* [Collected data]
*** Block opens ***
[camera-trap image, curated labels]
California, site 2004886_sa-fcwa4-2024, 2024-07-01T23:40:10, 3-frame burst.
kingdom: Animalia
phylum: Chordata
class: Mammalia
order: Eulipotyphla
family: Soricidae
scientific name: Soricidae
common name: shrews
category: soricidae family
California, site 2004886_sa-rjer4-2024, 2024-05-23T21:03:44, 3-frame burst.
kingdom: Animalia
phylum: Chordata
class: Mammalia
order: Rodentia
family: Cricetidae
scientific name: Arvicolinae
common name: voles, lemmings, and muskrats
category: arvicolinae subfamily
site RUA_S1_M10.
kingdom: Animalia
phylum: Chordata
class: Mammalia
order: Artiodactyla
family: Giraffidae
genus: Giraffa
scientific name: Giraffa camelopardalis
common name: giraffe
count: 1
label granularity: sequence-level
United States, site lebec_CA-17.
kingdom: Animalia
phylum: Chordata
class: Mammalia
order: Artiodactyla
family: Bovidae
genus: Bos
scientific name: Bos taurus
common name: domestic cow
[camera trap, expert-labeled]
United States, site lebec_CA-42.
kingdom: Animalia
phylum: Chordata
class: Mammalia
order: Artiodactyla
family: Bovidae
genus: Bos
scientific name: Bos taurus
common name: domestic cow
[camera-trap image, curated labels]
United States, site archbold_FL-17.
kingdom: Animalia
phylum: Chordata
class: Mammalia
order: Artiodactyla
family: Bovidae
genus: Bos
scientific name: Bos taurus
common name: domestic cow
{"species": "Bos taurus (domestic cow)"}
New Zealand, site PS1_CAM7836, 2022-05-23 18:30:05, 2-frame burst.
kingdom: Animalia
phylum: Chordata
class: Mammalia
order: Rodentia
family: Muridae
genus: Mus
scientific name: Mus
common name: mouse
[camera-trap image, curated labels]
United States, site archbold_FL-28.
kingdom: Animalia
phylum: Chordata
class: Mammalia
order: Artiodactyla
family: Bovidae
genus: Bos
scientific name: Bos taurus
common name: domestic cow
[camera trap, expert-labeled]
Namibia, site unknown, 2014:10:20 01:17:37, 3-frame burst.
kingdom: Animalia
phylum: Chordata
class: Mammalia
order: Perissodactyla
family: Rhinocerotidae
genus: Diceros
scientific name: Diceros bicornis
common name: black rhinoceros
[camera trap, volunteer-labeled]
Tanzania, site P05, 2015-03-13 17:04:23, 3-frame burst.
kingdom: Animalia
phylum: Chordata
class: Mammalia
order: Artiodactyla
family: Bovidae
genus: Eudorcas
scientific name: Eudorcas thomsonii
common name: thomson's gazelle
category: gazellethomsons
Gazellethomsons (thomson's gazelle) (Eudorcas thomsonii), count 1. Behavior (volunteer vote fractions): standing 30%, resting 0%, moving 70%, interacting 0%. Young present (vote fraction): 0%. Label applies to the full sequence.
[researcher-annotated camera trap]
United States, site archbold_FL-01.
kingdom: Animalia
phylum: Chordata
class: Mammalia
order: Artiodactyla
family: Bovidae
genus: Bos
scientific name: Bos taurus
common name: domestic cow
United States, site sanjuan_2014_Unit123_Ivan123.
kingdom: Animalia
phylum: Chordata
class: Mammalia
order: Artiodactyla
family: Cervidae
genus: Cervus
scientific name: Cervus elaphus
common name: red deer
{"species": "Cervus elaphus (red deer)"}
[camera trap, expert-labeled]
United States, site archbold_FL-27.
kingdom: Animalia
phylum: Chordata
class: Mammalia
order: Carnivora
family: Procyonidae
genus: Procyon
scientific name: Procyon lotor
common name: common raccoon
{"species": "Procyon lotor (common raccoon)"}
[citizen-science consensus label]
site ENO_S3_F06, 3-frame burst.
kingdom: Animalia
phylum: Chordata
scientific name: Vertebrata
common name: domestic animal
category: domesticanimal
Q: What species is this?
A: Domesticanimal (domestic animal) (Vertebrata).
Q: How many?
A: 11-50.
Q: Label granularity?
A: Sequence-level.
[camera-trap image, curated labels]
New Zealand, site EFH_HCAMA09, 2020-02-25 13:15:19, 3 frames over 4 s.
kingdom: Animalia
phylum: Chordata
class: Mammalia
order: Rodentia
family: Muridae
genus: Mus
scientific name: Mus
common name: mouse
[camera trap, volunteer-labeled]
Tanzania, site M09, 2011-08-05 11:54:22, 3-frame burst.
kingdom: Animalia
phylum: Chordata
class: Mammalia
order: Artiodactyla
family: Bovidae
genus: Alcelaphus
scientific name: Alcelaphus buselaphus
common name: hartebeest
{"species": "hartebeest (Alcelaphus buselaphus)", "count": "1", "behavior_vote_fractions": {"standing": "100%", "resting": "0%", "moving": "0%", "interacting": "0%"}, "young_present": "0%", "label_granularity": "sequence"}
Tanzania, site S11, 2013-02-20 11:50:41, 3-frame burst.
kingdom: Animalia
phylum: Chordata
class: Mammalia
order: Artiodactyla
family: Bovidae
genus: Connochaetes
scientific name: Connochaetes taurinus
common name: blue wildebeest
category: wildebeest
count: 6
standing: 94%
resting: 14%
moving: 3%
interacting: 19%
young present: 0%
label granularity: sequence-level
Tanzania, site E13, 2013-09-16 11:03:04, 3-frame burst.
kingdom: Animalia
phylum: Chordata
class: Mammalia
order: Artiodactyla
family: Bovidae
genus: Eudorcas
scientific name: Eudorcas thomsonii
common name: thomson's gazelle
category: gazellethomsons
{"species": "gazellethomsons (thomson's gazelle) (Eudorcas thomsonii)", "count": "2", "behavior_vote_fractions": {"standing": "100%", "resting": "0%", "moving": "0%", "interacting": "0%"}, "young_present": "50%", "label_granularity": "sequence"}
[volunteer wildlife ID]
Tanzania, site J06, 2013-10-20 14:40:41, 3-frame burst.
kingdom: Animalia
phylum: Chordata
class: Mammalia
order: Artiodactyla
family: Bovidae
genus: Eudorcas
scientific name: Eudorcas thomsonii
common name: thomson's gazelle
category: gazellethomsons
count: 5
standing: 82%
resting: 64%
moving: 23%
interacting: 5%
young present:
*** Block closes ***
* [Task description] Among the lines above, find those with the word "States". Copy them.

* [Answer for this exercise]
United States, site lebec_CA-17.
United States, site lebec_CA-42.
United States, site archbold_FL-17.
United States, site archbold_FL-28.
United States, site archbold_FL-01.
United States, site sanjuan_2014_Unit123_Ivan123.
United States, site archbold_FL-27.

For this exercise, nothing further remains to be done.